The Borgward Hansa 1500 remained in production until its successor was introduced in 1954. Referred to internally as the Isabella, the new Hansa 1500 was a midsize two-door sedan, and would become the most successful car Borgward had ever produced, selling 11,150 units in its first year of production.

Wanting to expand upon its success, Combi station wagons and Touring Sedans were added to the line in 1955. The TS de Luxe and the Isabella Coupé were added in 1957 when the Isabella name would finally make its way into the rhombus at the center of the grille.

1960 Borgward Isabella Coupé Front

1960 Borgward Isabella Coupé Front

In 1959, Borgward peaked with over 500 U.S. dealers. Borgward also took in $158 million in revenue in 1959, and was viewed so successful, that at one point Chrysler made a bid to gain controlling interest in the company. But in 1960, things went south quickly. A recession in the U.S. lead to the cancellation of 9,000 orders in 1960. Borgward had managed to achieve success in the U.S. in 1957, only to have it come crashing down three years later.

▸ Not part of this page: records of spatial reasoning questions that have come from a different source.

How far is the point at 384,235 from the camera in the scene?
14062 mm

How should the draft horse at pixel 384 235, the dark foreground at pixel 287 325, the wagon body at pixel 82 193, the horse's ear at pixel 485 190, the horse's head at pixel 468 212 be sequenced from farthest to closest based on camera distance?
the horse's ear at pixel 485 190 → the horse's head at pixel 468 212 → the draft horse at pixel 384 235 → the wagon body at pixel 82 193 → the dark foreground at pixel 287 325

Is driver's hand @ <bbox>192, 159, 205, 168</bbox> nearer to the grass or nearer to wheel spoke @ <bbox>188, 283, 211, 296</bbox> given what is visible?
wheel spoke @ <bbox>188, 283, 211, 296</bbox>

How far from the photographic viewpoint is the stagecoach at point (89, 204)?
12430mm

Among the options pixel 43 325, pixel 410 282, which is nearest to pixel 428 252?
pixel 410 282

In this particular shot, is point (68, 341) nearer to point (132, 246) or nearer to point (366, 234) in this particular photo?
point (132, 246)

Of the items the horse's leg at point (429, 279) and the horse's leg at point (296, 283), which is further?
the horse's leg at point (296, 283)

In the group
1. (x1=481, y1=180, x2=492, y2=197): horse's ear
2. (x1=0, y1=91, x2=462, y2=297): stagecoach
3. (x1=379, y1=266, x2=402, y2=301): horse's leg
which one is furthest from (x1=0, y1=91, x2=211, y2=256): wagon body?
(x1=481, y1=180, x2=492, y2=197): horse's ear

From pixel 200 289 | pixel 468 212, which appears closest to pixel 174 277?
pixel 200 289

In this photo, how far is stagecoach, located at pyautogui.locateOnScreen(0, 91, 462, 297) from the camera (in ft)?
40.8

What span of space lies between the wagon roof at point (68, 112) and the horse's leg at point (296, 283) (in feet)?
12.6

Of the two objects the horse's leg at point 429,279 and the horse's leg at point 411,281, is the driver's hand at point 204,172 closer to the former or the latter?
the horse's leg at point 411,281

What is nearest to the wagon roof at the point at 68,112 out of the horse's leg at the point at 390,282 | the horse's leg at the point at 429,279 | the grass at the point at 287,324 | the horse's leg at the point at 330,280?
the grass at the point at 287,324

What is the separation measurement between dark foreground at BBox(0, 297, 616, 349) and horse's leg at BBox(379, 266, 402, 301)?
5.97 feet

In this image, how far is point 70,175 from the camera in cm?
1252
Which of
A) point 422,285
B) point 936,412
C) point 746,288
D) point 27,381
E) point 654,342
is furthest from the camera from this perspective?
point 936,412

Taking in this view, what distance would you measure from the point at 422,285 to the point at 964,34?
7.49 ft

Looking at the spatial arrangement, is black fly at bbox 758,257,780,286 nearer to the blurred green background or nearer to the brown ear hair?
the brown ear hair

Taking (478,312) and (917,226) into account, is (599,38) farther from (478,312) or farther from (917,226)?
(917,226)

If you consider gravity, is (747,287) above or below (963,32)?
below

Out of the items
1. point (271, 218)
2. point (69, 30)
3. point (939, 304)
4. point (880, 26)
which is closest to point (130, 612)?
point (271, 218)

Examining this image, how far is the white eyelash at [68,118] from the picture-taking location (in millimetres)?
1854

Throughout its history, Borgward had been plagued with “new model pains” often requiring cars to be sent back to the factory to have the kinks ironed out. A recession combined with those mechanical problems was more than what the consumer was willing to bear. Soon, with the order cancelations and mechanical problems plaguing Borgward’s sister company, Lloyd, the auto group soon found itself with a surplus of inventory, and increasing debt. Carl Borgward attempted to obtain loans to allow the company to continue, but a heavily negative press campaign brought those attempts to a close and the remains of the company were sold off to pay off its creditors.


The Borgward as Germany’s Tucker

Many believe there was a conspiracy to take down the ever innovative and growing automotive group not unlike what many suspect happened to the Tucker Car Corporation here in the U.S. Press for the car was uncharacteristically negative, seeming more like a propaganda campaign especially compared to earlier reviews praising the car for its innovations, comfort and value. The theory is that Borgward’s competitors saw the recession in the U.S. as an opportunity to remove a constant thorn in their side, and launched a heavy anti-Borgward campaign in the media, ensuring a loan would never be secured. In addition, the man appointed to oversee the Borgward Groups restructuring, Johannes Semler, only added fuel to the fire, as in 1960 he was appointed to board of BMW, a brand that was on the verge of bankruptcy itself. Many argue that by doing so, the way was cleared for BMW to fill a gap left by the demise of Borgward. BMW certainly thrived in that void, and there was now one less manufacturer continually upon the ante for the other German automakers to try and keep up.

Is the Borgward the German Tucker? We may never know. When you consider the number shipped to the U.S. in only 3 short years, but how few are seen on the street, there just may be something to the mechanical and reliability issues published by the media, meaning many may have been sent off to the crusher as they became too unreliable to maintain. Or maybe they were just too hard to get parts for without a manufacturer to back them. One thing is certain. Your chances of seeing a Borgward on the street are much greater than seeing a Tucker, leaving us to wonder which is worse: Realizing your dream and having your competitors pull it out from under you, or having your competitors squash your dream before you ever get it off the ground.


Thank You Carl Borgward

We love our dreamers, the Borgwards and the Tuckers of the world. They don’t often reap the benefits of those dreams, but their dreams often benefit the world. Whether Borgward’s competitors were behind his company’s demise or not, he did provide the dreams, and the pressure, to force them to build better cars. Thank you Carl Borgward, the automotive world would not have been the same without you.